On January 26, law enforcement officers arrested Dang. Dang’s mother
advised the arresting officers that he was experiencing neck pain and headaches.
The officers did not allow Dang’s mother to give him any medication, but
permitted her to place a medicated patch on his neck before he was taken to Jail.
After booking, Dang was asked several questions about his health during his intake
screening. Dang’s vitals were normal, and he did not inform the intake officer that
he was experiencing neck pain or headaches.
On January 29, Dang was seen by Nurse Sandra Wilt, LPN, pursuant to a
“nurse sick call.” Dang advised Wilt that he was experiencing “[m]oderate to
severe head and neck pains,” possibly a “pinched nerve,” and a “[s]tiff neck.”

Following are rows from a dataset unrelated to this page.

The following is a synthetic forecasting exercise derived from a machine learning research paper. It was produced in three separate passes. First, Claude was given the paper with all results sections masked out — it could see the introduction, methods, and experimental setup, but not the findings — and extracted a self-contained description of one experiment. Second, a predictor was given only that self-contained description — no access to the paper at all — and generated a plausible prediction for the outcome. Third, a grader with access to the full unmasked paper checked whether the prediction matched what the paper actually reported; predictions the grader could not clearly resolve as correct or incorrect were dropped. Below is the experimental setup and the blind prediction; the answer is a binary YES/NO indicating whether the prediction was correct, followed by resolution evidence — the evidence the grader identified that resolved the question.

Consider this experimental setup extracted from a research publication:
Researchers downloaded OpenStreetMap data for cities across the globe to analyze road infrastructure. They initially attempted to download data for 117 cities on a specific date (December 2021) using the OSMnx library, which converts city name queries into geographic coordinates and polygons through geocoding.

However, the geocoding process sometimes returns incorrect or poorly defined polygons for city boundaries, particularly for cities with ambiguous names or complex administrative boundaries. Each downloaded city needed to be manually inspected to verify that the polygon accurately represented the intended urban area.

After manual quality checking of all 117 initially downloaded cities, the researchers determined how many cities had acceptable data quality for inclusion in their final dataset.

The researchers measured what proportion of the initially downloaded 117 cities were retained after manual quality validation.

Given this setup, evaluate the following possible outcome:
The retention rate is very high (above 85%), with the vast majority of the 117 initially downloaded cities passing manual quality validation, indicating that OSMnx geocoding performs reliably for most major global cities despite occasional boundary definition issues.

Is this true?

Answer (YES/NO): NO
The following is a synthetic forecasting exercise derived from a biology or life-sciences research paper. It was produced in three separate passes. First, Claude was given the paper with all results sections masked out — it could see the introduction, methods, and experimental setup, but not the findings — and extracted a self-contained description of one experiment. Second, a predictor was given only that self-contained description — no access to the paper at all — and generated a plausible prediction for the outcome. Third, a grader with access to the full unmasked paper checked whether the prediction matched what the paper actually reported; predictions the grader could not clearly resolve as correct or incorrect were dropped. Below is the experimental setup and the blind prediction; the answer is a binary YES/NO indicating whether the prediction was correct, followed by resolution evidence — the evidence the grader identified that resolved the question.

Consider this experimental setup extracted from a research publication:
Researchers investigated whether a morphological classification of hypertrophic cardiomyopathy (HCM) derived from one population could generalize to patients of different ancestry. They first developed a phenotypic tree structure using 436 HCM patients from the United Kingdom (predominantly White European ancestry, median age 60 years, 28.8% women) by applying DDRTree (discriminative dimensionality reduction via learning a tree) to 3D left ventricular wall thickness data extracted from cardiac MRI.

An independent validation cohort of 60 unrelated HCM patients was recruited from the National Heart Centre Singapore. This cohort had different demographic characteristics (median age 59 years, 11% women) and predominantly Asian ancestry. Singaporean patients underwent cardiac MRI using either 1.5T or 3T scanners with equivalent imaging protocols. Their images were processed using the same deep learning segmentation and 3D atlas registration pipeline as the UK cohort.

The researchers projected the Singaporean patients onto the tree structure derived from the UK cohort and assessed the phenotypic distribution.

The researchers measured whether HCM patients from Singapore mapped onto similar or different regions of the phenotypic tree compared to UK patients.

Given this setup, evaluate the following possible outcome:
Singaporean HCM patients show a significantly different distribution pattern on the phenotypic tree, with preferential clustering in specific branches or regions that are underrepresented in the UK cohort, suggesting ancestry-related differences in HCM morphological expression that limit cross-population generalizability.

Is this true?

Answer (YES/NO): NO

After checking Dang’s eyes and the range of motion of his neck, Wilt observed
that he had minimal pain. Wilt ordered Motrin and a muscle rub and put in an
order for Dang to be seen by a doctor to get a prescription for Robaxin, a muscle
relaxant.
Pursuant to Wilt’s order, Dang saw Dr. Ogunsanwo, MD, on February 1. Dang
stated he was experiencing headaches, neck pain, and neck stiffness. Dang told
Ogunsanwo about the incident with the CCIB when he was allegedly “yanked out”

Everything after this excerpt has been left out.